Document passage:
And the proof it right here, there's close to none of being improvised scenes in this movie. Maybe sex with Hannah, petty talks and dealings with Mrs Booth. We know next to none about her actually, so no wonder. Though I'm not sure about Mrs Somerville, if the optical experimenting scene really took place in Turner's house. It doesn't mean it wasn't. Mrs Somerville was a real woman, an amateur scientist who got well known by popularisation scientific achievements.
Nearly all the scenes are real. They aren't fictional or improvised, rather a bit shifted, nuanced, altered - it's movie after all! In other words, staged. For ex., the red buoy. In real life, it was like we saw, only the final touch which transformed the stroke of Turner's brush into red buoy took place after a couple of days, not so soon as in the movie. But Leigh was right, the scene staged brilliantly. And the Constable's words were real, too. That was with many others scenes: surely Turner was interested in new technics and inventions, he saved that photo master from troubles when he was forced to pay 300 p. fine (he was risky, working with no license). The words he was saying – often his real words.
It is a most subtle film, but blind eyes won't see it.

Records:
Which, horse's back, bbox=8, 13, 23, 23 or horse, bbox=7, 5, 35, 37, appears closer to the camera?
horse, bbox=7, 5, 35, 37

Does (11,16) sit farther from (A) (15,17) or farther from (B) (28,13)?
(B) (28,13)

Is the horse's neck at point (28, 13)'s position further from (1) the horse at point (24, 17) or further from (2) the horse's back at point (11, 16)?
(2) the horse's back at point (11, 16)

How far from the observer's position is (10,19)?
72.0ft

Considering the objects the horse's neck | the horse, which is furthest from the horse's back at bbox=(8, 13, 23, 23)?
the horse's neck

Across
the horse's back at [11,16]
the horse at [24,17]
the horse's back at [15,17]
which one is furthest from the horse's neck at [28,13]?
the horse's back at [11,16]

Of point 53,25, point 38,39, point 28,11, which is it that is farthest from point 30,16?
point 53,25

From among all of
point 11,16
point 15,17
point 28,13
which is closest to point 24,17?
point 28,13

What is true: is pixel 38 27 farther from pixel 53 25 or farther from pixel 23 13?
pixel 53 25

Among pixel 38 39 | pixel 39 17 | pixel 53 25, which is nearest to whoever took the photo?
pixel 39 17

* * *

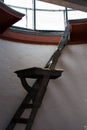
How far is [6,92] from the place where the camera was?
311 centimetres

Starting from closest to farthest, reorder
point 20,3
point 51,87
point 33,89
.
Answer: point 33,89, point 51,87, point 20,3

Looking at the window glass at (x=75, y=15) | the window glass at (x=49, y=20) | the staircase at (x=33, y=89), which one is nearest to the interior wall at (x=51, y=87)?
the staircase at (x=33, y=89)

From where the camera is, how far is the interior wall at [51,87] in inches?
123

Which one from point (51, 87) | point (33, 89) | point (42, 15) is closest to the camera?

Direction: Carry on the commentary about the film on Turner's life, starting right after its last sentence.

Final answer:
Just think about the presence of photography in the film, and the reflexion Leigh makes about it. The film encompasses so many such things, and feels so flawlessly natural that some incinsere people will inevitably call it boring.
It's probably the biopic which relies the less on the character it is portraying, but at the same time Turner and Turner's life are very worthy of being shown on film, as they summon so many questions about our perception of what an artist should be, but even more so about the artist's relationship with the outside world, and the film, as well as being a reflexion on life, death and love in many regards also presents, in a very understated but efficient manner the artistic context of that time by showing us the academies, the birth of photography, but also by foreshadowing the coming of the impressionists (who were very inspired by Turner) by showing us the opposition of Turner painting in his studios vs Turner seeking inspiration in the outdoors. This is how thought-out the film is. And there's much more.
By the way, out of pure curiosity, why did you give Petra von Kant a 1?
Oh dear, if you hate the British so much why bother to watch such a British film? Maybe it would have pleased you better if brad Pitt had taken the leading role? And I guess in those days people's teeth were in a pretty bad state. Things are better nowadays, it's just that many Brits don't go in for populating their mouths with enormous, dazzling, artificial looking tombstones that Americans tend to find so popular . . .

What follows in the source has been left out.